> **Exercise prompt**: What you return should be the full listing, copied exactly and stripped of its pictures.

> **Information shown**:
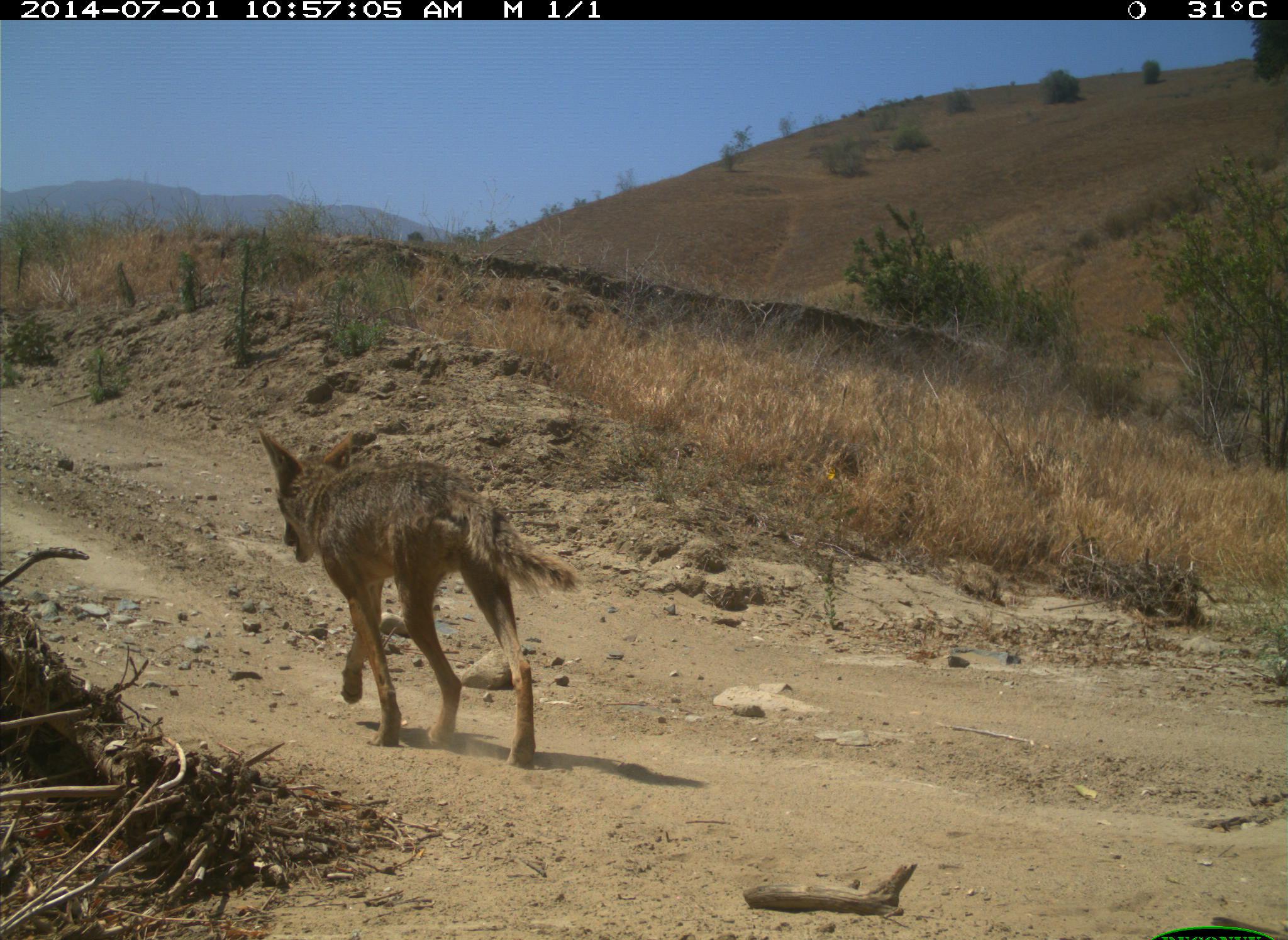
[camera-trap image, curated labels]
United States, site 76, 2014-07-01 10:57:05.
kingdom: Animalia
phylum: Chordata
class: Mammalia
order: Carnivora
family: Canidae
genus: Canis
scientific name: Canis latrans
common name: coyote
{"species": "coyote (Canis latrans)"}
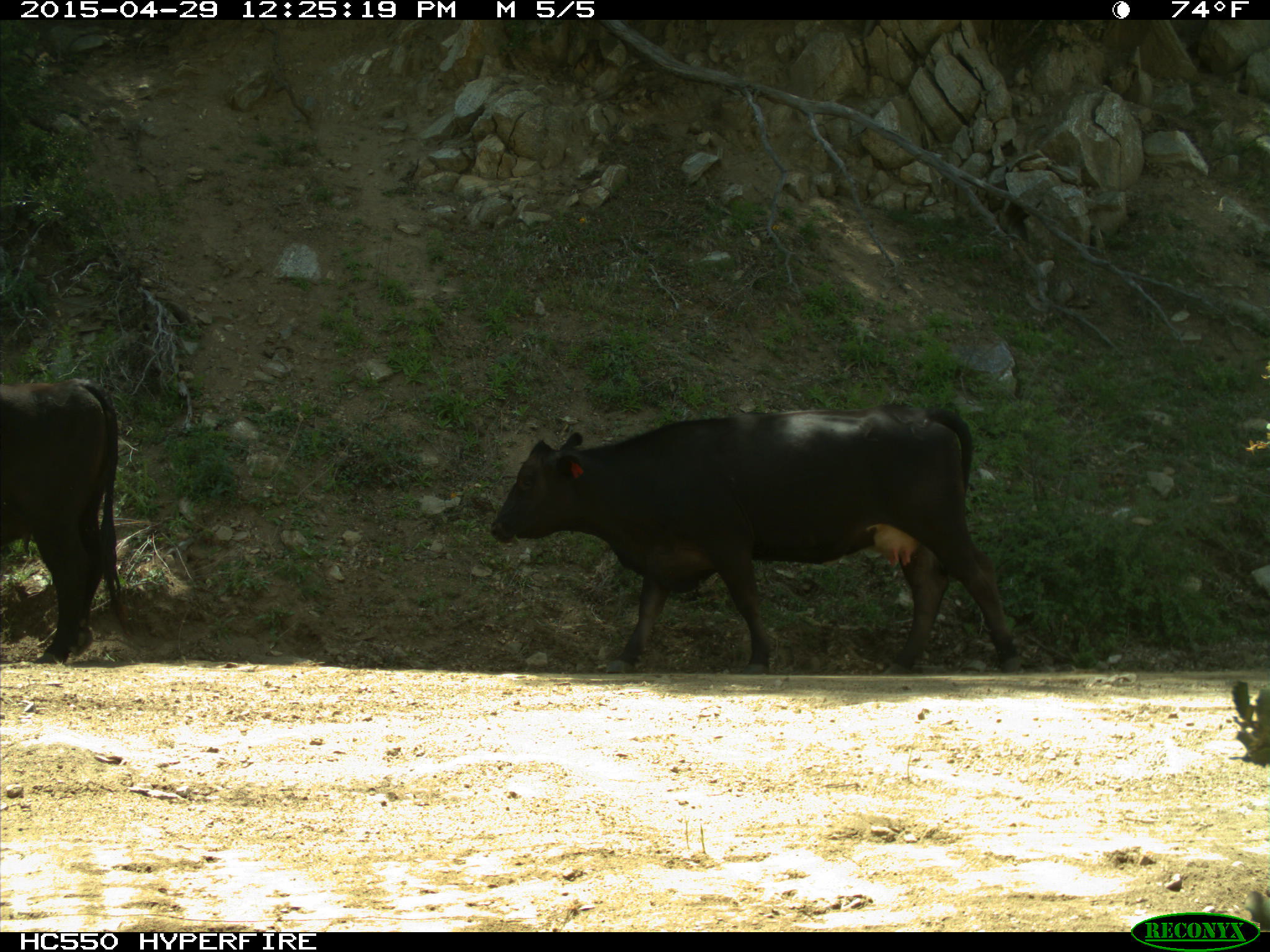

> **Solution for this problem**:
[camera-trap image, curated labels]
United States, site 76, 2014-07-01 10:57:05.
kingdom: Animalia
phylum: Chordata
class: Mammalia
order: Carnivora
family: Canidae
genus: Canis
scientific name: Canis latrans
common name: coyote
{"species": "coyote (Canis latrans)"}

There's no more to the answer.